**Listed entries:**
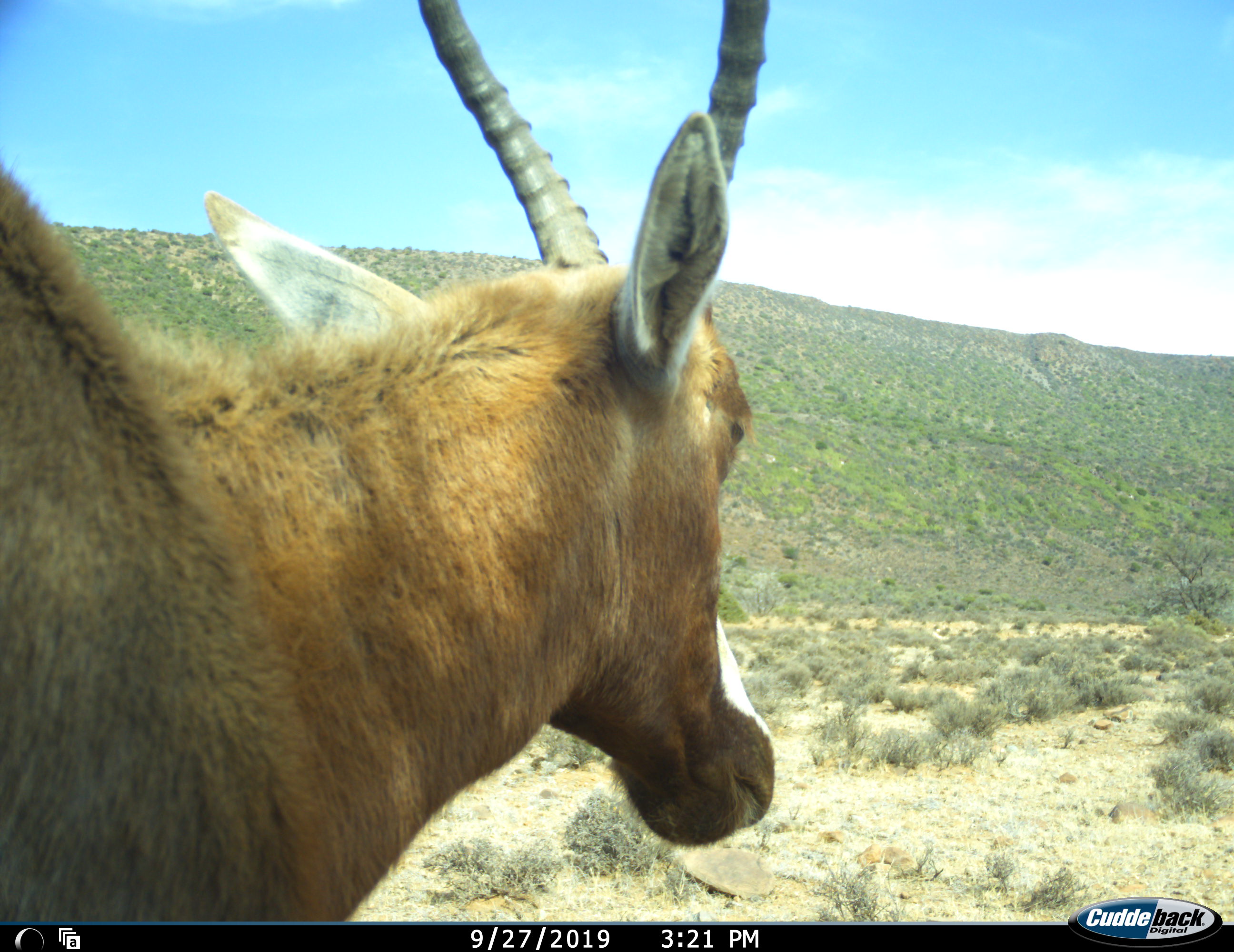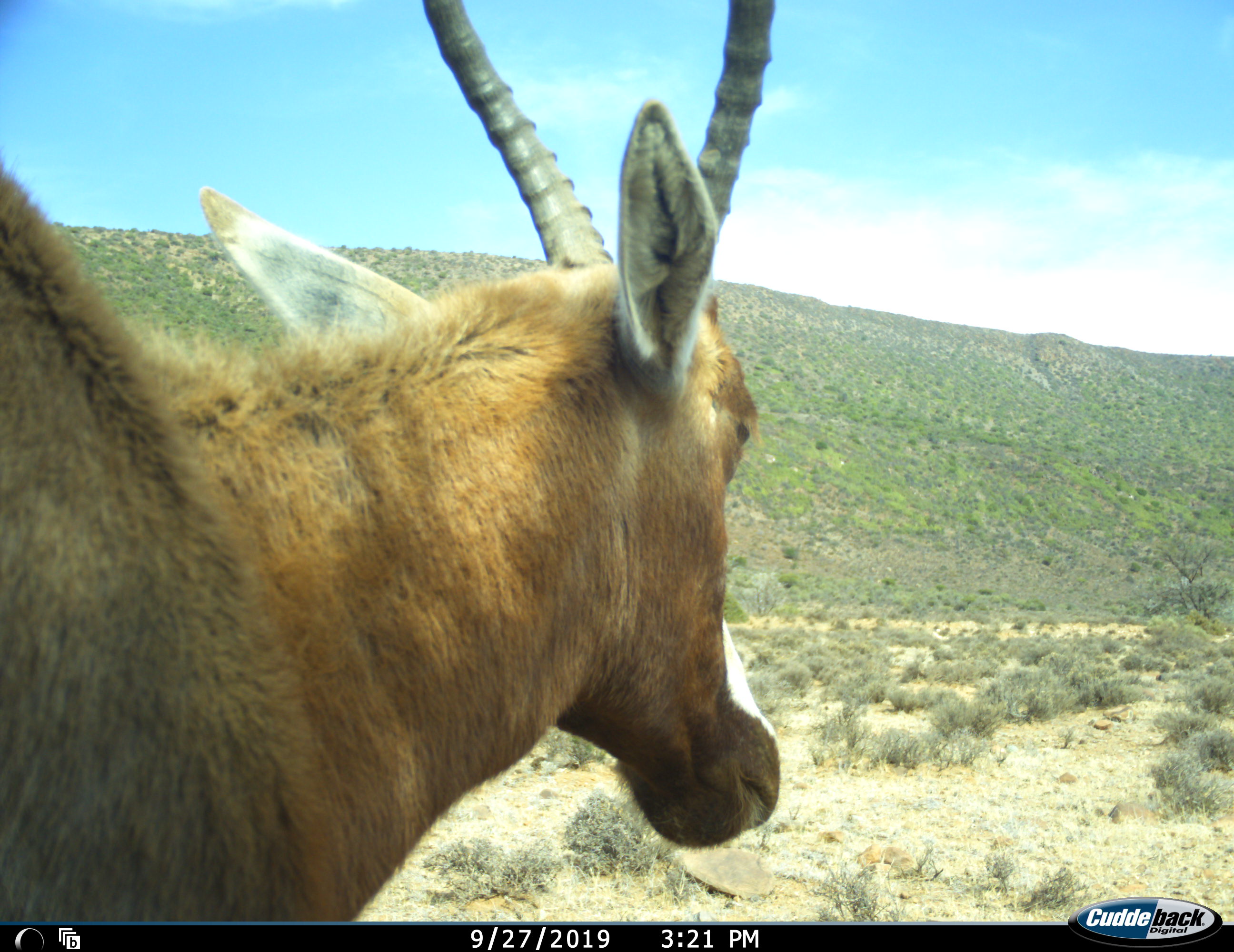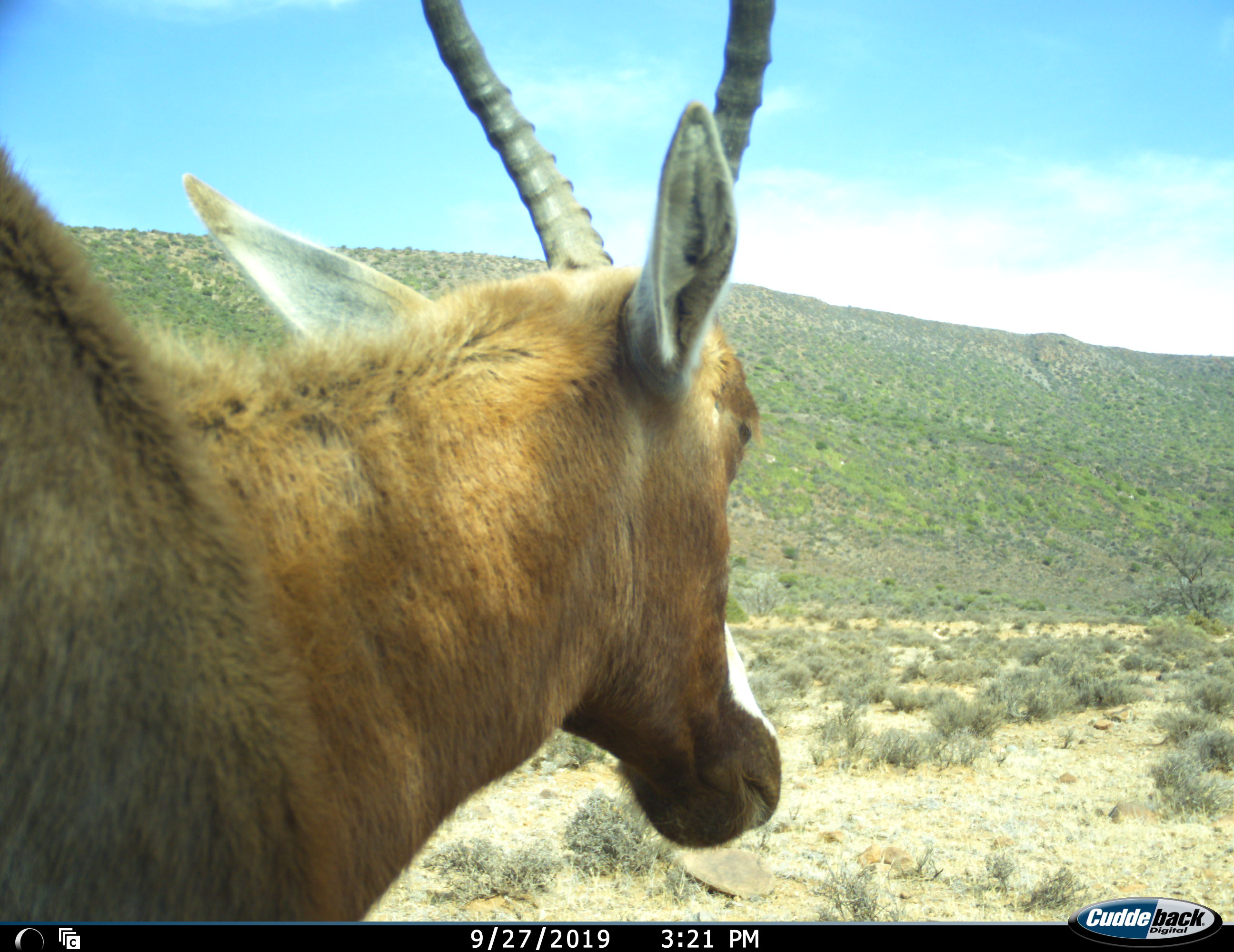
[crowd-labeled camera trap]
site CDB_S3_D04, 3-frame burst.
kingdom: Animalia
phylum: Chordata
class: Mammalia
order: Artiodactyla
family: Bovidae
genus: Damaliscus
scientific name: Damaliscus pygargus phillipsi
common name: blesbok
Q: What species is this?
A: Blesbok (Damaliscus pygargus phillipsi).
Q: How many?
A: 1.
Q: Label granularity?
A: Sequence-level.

--

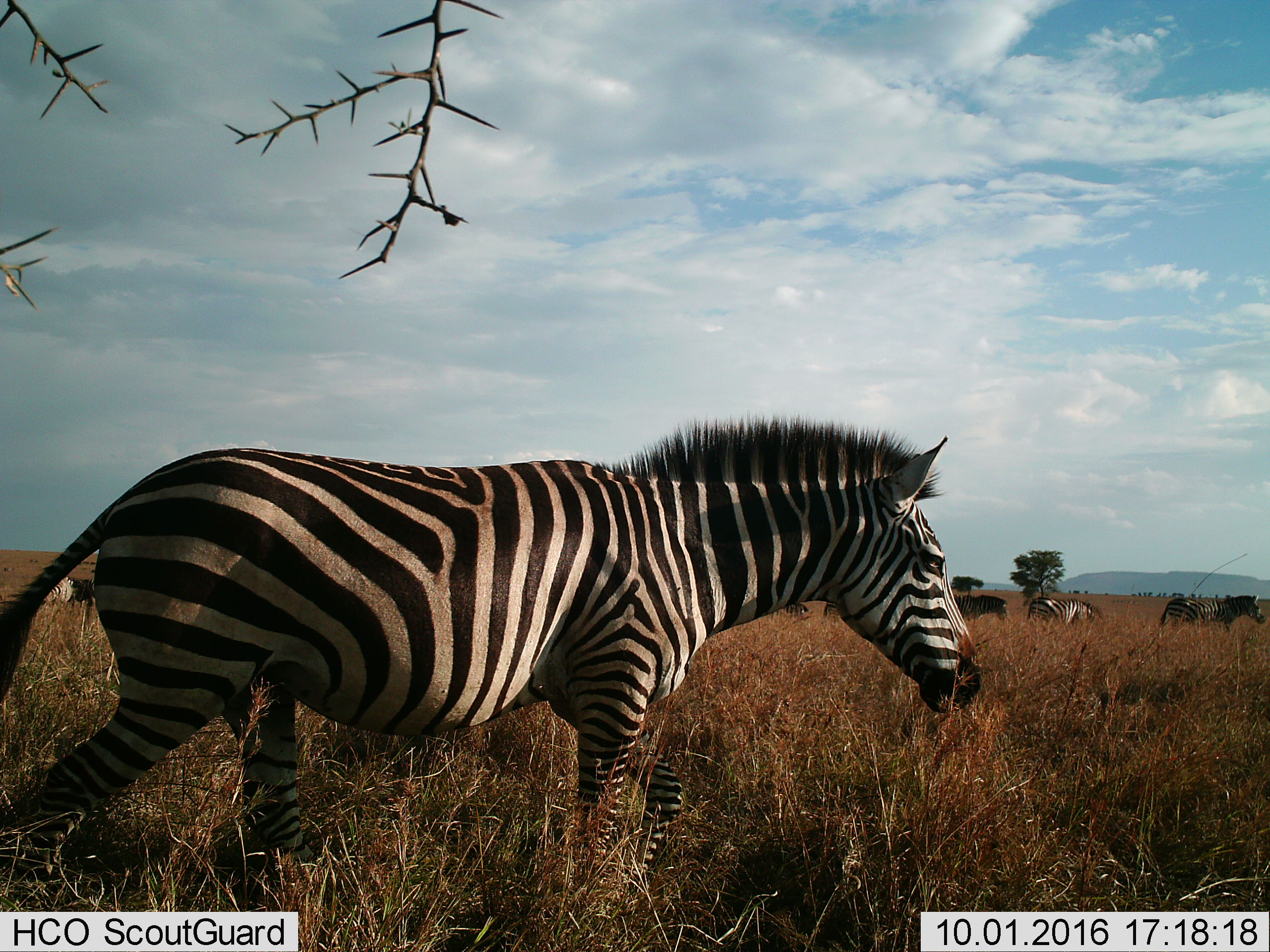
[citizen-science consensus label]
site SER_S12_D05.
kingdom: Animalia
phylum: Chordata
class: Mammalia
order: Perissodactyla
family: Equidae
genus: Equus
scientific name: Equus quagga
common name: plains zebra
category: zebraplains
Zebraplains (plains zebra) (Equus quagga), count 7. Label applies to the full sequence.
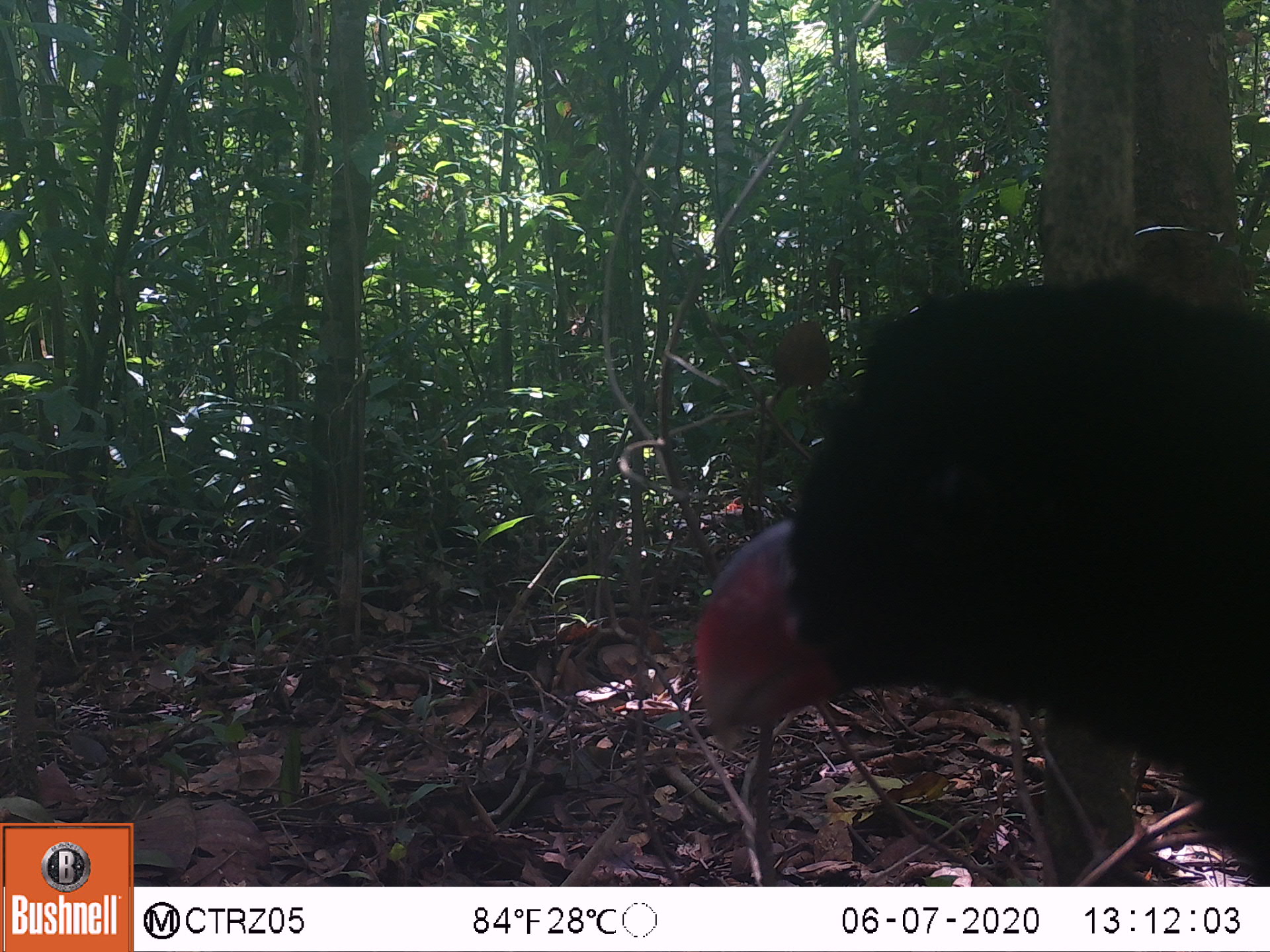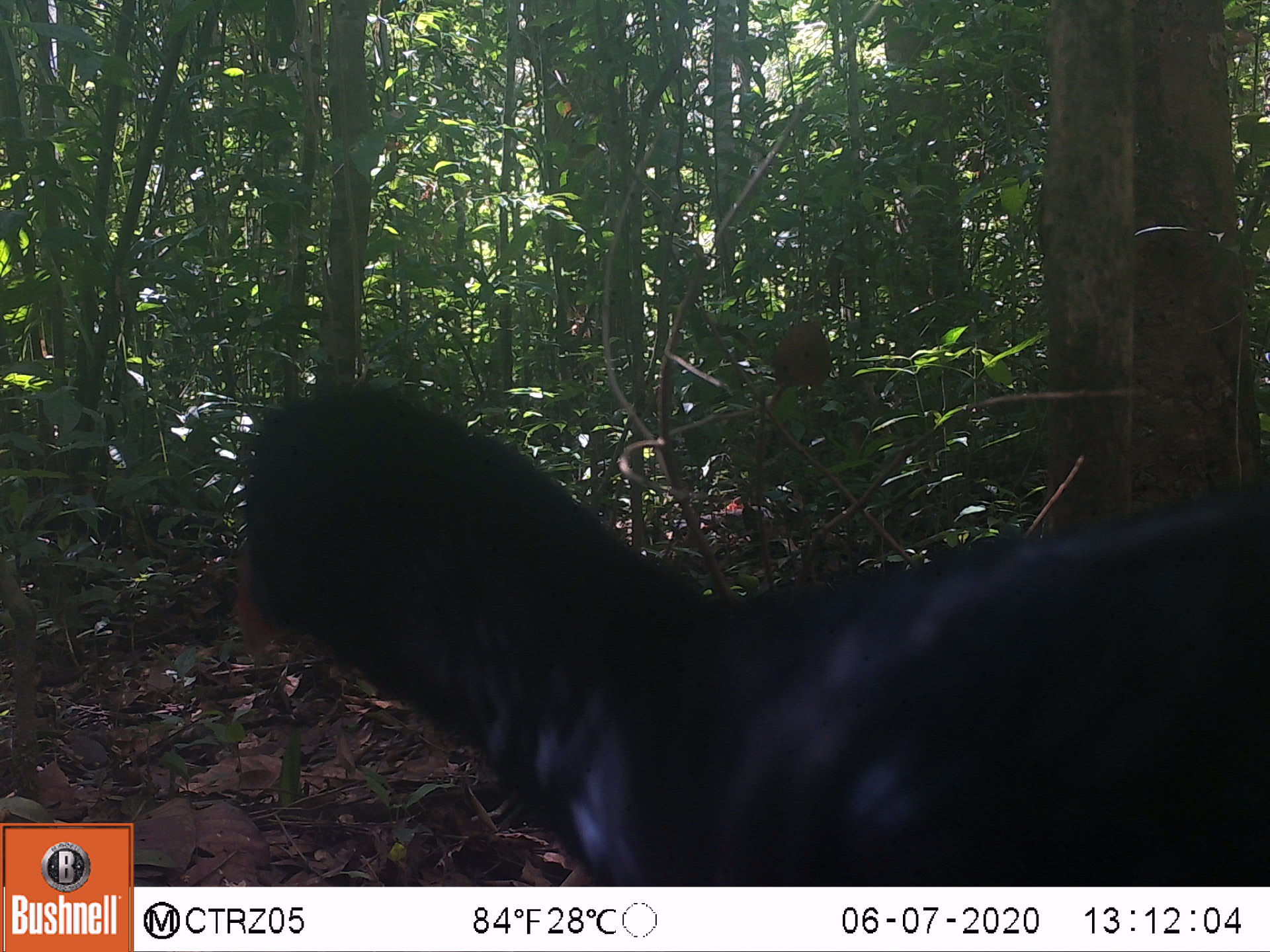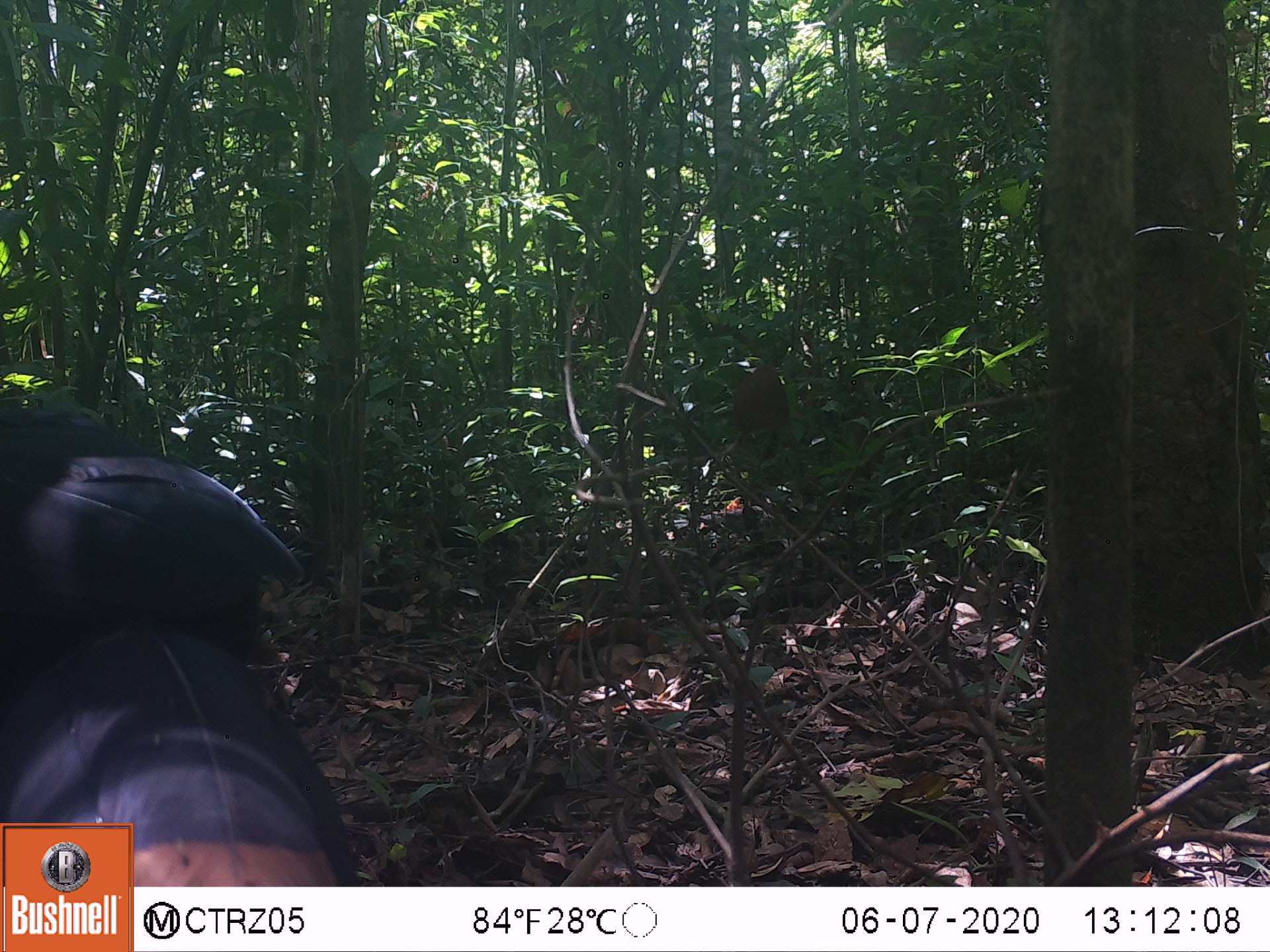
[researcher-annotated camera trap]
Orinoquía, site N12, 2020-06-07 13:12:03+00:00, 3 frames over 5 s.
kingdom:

---

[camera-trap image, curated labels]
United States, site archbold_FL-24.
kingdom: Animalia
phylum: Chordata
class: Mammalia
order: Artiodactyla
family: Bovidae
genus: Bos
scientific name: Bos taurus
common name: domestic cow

**Exercise requirements:** Search the entries for the word "camera" and pick out every line that holds it.

**Solution for this problem:**
[crowd-labeled camera trap]
[researcher-annotated camera trap]
[camera-trap image, curated labels]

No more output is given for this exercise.